**EXERCISE TASK**
Copy out the records word for word, everything from the line containing "How far away" down to the line containing "4. green foliage, located", both of those lines included.

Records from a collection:
....
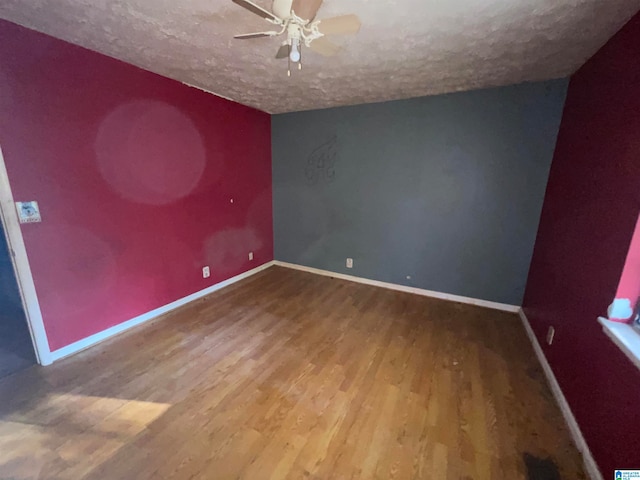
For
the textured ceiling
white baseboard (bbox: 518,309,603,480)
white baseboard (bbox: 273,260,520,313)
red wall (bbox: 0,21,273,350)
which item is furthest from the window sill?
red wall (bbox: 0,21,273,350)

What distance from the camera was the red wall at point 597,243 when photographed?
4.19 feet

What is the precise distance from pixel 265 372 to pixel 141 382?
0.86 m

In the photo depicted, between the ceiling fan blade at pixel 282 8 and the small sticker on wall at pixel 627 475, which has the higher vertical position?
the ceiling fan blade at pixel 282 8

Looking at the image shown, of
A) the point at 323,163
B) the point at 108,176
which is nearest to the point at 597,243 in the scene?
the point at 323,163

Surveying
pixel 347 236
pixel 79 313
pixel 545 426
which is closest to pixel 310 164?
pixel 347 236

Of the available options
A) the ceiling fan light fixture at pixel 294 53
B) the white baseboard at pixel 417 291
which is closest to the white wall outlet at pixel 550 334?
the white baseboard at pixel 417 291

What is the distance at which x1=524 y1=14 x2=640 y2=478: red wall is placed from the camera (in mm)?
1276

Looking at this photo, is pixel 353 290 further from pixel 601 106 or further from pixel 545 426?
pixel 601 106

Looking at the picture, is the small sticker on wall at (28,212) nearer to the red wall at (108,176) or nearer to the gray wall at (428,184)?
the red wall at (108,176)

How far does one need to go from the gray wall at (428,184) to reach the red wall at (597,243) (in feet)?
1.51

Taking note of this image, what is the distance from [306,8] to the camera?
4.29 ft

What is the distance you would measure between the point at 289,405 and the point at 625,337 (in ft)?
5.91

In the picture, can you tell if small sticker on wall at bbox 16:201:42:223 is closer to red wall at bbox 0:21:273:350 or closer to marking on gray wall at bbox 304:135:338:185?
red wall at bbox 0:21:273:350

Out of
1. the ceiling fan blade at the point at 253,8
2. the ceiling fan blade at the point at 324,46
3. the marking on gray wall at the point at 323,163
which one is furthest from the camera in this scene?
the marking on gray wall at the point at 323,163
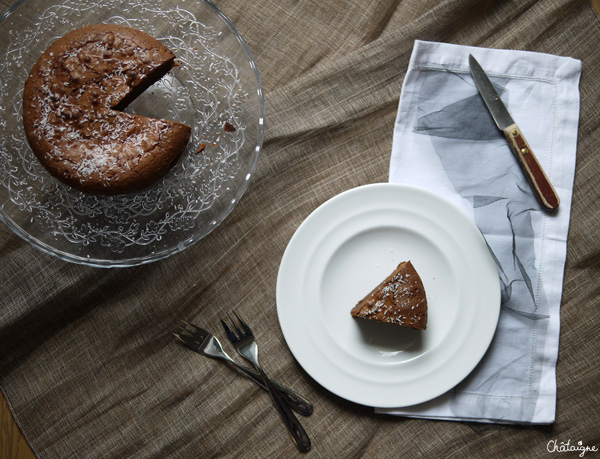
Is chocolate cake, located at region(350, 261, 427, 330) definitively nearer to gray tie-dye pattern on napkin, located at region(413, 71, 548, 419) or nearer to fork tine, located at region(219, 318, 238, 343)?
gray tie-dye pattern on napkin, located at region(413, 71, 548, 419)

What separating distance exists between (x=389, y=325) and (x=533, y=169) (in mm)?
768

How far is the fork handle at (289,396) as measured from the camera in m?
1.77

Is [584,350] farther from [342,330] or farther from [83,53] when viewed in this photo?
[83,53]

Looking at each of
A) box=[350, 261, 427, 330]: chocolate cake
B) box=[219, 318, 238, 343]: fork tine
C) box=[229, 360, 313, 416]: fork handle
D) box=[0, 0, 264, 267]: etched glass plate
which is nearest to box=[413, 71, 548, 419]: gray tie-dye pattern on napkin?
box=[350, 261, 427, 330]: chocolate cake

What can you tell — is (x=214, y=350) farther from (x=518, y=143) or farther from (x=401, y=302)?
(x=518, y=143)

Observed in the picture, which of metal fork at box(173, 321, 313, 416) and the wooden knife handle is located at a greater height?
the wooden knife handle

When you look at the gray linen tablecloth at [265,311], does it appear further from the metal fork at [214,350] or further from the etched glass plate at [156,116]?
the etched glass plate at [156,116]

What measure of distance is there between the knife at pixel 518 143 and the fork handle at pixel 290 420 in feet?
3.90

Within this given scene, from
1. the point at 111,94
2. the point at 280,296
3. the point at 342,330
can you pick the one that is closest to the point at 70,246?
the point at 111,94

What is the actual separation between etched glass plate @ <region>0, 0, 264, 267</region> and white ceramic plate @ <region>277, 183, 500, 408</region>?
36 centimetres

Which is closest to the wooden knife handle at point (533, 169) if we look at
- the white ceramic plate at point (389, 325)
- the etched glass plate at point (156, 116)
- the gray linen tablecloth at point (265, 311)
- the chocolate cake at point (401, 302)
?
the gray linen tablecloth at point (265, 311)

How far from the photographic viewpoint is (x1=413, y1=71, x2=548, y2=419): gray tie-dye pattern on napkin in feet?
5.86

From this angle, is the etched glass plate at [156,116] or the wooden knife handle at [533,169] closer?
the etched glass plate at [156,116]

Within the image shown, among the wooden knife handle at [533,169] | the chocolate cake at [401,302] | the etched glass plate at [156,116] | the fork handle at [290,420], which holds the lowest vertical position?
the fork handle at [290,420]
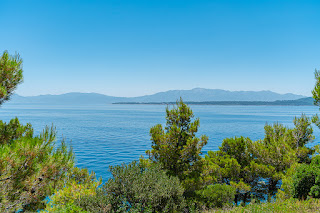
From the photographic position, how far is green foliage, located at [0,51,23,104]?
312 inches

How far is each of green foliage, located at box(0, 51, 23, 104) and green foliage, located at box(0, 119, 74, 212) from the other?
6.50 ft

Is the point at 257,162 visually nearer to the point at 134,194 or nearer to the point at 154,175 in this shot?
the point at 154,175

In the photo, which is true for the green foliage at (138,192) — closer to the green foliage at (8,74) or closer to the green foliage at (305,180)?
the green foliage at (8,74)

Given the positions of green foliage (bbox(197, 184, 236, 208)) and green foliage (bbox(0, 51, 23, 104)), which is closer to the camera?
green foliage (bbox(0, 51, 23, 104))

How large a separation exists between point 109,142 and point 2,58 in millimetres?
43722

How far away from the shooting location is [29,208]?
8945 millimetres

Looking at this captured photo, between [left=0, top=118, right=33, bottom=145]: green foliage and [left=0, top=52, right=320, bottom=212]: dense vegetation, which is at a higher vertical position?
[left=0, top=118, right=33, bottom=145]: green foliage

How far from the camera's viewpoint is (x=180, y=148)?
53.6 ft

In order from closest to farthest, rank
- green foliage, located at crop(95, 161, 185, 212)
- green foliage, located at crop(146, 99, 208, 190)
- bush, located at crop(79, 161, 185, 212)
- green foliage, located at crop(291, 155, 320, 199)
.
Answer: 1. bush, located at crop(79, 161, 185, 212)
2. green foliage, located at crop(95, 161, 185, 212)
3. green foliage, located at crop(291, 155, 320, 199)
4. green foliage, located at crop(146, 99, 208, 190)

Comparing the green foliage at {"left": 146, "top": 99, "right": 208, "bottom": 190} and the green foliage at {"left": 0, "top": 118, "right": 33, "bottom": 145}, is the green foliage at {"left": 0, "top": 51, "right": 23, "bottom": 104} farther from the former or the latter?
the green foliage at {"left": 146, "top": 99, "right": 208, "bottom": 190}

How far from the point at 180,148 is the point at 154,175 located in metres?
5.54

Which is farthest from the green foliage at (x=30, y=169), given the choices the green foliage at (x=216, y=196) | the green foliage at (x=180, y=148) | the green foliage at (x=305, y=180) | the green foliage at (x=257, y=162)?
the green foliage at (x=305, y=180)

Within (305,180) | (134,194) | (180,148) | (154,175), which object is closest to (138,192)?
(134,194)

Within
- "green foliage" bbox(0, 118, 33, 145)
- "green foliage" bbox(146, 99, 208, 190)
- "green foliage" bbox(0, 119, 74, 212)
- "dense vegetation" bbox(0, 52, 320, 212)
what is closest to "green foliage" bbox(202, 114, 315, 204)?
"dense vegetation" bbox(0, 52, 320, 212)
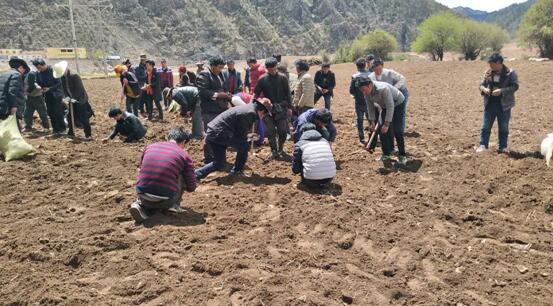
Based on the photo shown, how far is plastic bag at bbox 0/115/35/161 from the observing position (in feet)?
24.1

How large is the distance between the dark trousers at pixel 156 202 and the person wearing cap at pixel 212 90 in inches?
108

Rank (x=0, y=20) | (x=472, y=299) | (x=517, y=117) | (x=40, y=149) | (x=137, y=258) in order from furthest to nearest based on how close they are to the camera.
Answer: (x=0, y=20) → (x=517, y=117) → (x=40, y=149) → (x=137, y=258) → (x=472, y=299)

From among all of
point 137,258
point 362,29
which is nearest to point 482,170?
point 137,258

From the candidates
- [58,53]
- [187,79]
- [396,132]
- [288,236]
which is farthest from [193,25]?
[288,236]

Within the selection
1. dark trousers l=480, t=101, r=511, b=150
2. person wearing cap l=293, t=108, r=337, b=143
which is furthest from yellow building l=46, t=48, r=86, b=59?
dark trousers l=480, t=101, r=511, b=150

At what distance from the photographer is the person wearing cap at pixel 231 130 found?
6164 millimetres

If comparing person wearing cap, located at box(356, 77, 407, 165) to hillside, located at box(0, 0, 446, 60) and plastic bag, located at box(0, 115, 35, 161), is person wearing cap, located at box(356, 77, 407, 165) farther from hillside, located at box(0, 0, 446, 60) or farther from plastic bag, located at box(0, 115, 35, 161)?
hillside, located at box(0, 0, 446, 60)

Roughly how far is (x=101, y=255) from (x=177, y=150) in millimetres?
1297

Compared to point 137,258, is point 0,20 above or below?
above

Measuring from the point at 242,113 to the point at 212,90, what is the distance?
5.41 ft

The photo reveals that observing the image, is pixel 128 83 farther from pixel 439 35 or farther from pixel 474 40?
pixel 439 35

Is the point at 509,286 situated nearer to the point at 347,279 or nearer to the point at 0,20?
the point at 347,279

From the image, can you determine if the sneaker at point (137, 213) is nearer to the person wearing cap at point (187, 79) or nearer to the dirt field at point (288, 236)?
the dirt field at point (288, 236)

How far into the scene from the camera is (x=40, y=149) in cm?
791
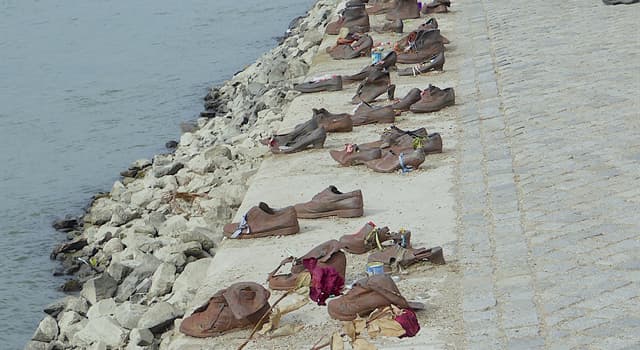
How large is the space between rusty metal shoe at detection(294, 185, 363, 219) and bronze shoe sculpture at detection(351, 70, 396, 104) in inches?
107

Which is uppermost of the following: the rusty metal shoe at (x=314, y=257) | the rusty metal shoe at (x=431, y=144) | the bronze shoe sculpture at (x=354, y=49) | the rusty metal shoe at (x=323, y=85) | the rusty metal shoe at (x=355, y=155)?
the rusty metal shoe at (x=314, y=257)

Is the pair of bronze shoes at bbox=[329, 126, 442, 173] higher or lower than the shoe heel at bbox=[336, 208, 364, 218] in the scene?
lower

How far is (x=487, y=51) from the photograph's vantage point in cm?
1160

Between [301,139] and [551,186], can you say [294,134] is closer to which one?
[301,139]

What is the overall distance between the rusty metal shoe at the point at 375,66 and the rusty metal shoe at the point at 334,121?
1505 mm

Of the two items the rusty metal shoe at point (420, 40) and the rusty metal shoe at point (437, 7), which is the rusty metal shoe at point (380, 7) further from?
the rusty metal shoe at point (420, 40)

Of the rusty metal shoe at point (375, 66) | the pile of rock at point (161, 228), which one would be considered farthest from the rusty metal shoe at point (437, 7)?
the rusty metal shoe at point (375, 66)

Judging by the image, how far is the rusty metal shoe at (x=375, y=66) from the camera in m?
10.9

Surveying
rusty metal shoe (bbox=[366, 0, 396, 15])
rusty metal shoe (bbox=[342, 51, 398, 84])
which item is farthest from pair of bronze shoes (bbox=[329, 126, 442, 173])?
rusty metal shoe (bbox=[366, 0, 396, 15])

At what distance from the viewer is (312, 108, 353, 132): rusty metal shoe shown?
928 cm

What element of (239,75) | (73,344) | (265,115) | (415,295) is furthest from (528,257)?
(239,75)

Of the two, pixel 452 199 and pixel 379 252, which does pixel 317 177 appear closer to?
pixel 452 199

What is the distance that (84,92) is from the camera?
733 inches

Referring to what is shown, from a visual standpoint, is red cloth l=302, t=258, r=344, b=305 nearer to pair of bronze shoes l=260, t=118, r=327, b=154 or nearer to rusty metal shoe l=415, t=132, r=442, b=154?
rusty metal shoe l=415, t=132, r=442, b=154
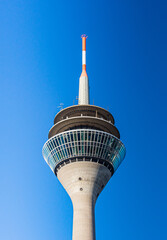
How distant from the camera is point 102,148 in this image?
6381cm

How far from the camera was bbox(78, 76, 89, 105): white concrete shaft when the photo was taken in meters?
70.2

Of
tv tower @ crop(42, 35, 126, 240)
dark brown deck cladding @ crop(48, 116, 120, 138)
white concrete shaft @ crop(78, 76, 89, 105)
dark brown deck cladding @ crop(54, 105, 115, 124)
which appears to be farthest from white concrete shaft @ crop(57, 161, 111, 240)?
....
**SOLUTION TO THIS EXERCISE**
How far away from the shooting location is [29,208]?
8945 millimetres

Looking at this captured photo, between [left=0, top=118, right=33, bottom=145]: green foliage and [left=0, top=52, right=320, bottom=212]: dense vegetation, which is at a higher vertical position?
[left=0, top=118, right=33, bottom=145]: green foliage

How far from the camera's viewpoint is (x=180, y=148)?
53.6 ft

In order from closest to farthest, rank
- green foliage, located at crop(95, 161, 185, 212)
- green foliage, located at crop(146, 99, 208, 190)
- bush, located at crop(79, 161, 185, 212)
- green foliage, located at crop(291, 155, 320, 199)
.
Answer: 1. bush, located at crop(79, 161, 185, 212)
2. green foliage, located at crop(95, 161, 185, 212)
3. green foliage, located at crop(291, 155, 320, 199)
4. green foliage, located at crop(146, 99, 208, 190)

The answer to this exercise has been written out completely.